In 2021, 13 people were killed, 356 were seriously injured and 1,781 were slightly injured in reported road collisions on Great Britain's roads when there was snow or frost/ice on the road surface.
Is driving in winter safe?
Driving in the winter is very different than at other times of the year. Adverse weather and longer periods of darkness (especially after the clocks go back at the end of October) make driving more hazardous. Sometimes conditions can be extreme, as we have found out over recent winters, with prolonged periods of heavy snow and floods.
Different weather conditions create different hazards throughout the winter and in different areas of the country at different times. A single journey may take us into very different weather, road and traffic conditions, so we need to be prepared for each one. This means that we need to adapt the way we drive to the conditions.
Most of us have very little experience driving in extreme conditions, such as snow, so take some time to consider how it affects your driving. Don't just drive as normal and in very bad conditions, avoid driving completely, unless you absolutely have to make the journey and driving is the only option.
For general advice about driving safely in winter, you can download our leaflet ‘Winter driving tips’ from this page.
Winter driving for work
RoSPA encourages employers to have a winter driving policy for their staff who drive
for work purposes.
Do your employees have to travel?
The central question about winter driving is, do you have to travel? When conditions are not so bad as to prevent travel entirely, there are various aspects of journey planning that enable trips to be undertaken more safely. Every journey should be managed and those responsible for winter journey planning should take into account road type, hazards, traffic densities, and high-risk features such as steep hills.
How journey planning can help
Changes in the weather should be considered as part of the journey-planning process. Heeding Police advice and being situationally aware should be part of the risk assessment process. Severe weather not only disrupts the Transport Network, but it also impacts the economy, creates the potential for reputational damage for businesses and governments, and can impact people, their families, and communities where lives are lost and members of the public are injured.
It is also crucial that journey scheduling allows time for sufficient rest stops, for drivers to take
account of reasonably foreseeable weather and traffic conditions, and to comply with speed limits. Good practice is to build time into a journey, which means drivers will be less likely to rush in order to make up for any delays. It is conceivable that journey routes and scheduling might need to be altered during the winter months.

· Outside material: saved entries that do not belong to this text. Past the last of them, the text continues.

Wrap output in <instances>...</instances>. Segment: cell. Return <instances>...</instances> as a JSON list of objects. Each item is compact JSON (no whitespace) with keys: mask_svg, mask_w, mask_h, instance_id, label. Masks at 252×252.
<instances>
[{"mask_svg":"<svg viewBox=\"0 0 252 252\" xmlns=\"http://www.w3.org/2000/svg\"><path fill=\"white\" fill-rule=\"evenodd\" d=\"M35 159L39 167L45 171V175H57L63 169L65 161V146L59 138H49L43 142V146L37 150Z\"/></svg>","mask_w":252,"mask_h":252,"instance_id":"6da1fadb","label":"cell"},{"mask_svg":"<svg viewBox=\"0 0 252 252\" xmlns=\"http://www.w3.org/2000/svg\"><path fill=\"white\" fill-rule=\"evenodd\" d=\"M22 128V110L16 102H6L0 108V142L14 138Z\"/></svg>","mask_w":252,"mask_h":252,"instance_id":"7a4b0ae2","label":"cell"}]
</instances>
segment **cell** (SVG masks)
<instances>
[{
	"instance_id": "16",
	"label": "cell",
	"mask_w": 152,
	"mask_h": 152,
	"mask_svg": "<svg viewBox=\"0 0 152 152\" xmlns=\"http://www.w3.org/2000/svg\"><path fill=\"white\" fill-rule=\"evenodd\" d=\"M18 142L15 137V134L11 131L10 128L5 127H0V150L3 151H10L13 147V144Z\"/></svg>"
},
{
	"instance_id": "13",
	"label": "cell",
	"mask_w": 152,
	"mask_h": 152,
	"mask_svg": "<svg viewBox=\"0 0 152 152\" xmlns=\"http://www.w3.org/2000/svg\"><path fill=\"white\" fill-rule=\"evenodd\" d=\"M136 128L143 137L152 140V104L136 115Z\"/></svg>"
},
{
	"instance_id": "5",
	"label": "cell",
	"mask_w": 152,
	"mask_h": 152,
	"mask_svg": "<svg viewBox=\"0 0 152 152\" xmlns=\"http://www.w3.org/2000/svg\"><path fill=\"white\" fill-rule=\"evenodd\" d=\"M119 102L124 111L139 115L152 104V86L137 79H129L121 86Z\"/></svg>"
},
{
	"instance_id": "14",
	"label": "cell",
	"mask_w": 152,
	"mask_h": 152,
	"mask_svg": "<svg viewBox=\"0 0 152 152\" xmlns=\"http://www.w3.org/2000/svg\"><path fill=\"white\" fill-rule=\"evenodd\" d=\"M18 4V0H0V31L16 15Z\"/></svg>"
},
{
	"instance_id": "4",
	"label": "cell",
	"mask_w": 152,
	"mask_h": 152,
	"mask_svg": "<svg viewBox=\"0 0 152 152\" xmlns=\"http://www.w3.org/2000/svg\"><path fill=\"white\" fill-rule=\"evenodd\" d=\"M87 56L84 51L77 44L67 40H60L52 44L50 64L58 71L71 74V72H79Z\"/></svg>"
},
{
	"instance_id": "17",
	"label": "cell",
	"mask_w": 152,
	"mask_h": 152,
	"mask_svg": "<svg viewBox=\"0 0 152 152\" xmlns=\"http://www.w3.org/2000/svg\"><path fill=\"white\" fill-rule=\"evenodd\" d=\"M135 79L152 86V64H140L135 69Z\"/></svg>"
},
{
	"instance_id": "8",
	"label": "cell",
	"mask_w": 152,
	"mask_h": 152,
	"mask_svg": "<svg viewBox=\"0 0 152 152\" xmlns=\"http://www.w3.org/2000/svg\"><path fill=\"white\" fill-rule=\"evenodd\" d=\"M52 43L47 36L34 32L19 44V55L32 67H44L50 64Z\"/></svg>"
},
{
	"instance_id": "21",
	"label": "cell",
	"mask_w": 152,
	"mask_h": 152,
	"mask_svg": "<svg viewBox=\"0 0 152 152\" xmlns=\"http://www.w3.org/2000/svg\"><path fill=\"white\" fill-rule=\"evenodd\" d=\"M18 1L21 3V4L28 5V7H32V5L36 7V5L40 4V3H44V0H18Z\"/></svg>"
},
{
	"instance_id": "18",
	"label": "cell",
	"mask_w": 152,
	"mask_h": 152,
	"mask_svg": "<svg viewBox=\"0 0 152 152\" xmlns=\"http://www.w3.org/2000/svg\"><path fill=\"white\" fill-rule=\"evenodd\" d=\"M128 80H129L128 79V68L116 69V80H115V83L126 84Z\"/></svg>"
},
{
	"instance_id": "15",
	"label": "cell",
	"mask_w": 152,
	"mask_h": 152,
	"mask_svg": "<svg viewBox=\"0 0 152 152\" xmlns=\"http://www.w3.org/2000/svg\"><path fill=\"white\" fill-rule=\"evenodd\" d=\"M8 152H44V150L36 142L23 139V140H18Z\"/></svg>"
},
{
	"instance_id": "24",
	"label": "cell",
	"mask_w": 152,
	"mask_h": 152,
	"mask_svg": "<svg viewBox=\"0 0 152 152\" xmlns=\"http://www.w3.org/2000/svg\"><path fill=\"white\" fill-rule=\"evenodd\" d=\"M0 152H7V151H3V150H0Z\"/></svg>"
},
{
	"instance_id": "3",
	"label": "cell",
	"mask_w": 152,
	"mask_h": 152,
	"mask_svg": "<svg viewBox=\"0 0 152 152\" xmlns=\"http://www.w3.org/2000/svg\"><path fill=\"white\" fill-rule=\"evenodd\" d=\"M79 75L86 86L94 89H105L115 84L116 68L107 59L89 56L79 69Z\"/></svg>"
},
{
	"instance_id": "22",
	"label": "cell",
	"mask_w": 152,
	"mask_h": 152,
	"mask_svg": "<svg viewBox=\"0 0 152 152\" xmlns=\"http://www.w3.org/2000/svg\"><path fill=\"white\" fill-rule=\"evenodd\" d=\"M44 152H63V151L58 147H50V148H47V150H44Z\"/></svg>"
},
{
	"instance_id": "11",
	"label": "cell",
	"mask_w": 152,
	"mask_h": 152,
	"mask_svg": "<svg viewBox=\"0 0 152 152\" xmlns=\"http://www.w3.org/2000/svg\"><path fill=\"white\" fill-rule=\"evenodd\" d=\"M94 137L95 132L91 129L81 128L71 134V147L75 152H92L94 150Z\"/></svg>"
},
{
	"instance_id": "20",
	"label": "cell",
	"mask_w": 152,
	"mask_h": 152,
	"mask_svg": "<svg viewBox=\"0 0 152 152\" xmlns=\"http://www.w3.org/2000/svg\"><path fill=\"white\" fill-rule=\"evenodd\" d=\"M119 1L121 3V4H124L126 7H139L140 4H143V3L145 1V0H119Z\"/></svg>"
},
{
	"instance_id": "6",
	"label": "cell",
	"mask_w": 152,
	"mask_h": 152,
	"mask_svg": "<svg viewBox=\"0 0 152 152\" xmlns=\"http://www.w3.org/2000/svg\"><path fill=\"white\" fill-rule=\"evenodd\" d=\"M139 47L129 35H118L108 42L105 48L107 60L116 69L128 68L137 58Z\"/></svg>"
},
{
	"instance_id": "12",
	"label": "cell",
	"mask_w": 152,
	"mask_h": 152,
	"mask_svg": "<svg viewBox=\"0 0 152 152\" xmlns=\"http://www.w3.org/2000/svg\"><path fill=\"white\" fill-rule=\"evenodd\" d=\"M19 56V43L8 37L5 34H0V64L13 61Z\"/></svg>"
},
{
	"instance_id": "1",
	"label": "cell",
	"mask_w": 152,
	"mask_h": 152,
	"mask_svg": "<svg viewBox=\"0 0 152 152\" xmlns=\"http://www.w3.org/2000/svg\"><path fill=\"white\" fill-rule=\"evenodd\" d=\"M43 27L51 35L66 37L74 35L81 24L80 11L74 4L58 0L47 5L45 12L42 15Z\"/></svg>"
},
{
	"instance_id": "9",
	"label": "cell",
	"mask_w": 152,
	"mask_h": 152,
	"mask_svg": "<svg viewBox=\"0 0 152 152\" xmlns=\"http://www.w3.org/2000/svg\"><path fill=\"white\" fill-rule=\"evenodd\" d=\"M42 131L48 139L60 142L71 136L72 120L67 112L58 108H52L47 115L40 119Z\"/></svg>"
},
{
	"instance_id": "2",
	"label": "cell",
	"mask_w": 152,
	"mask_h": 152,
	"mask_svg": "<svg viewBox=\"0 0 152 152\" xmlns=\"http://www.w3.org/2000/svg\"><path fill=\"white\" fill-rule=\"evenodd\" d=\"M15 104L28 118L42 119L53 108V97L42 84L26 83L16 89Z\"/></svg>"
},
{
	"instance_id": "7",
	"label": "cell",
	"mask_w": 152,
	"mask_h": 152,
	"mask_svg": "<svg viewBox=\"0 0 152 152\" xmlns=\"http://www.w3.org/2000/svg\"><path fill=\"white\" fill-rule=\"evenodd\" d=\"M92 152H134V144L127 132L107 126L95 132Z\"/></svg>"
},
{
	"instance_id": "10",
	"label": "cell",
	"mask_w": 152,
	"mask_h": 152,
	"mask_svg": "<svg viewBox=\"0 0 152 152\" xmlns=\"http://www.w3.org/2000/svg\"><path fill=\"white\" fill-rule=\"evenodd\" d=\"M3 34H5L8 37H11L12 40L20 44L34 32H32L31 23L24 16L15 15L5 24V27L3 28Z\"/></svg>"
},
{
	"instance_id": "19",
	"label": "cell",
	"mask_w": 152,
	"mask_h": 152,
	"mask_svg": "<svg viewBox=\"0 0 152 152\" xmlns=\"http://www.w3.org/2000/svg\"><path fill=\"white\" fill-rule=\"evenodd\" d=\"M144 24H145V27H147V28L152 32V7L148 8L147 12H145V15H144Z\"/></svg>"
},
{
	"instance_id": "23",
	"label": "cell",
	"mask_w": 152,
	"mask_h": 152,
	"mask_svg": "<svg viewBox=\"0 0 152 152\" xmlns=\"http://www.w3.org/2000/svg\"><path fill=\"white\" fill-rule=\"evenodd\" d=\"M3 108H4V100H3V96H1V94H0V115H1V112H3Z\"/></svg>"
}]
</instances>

Review your emergency arrangements
Employers should review their emergency arrangements with staff so they know what to do in the event of an a collision, breakdown or getting stuck, and ensure that vehicles contain adequate equipment.
Reducing the risk
Underpin each day with a risk assessment. A safe vehicle, safe journey, and safe and healthy drivers save lives.
Reduce the risk by not making the journey when the weather is inclement. Reducing the risk reduces the potential for crashing and reduces the risk to emergency responders within a post-crash situation.
Businesses have a role to play at any time of year embedding the outcomes from risk assessments into daily practice; this exchange of knowledge and skills is life-enhancing.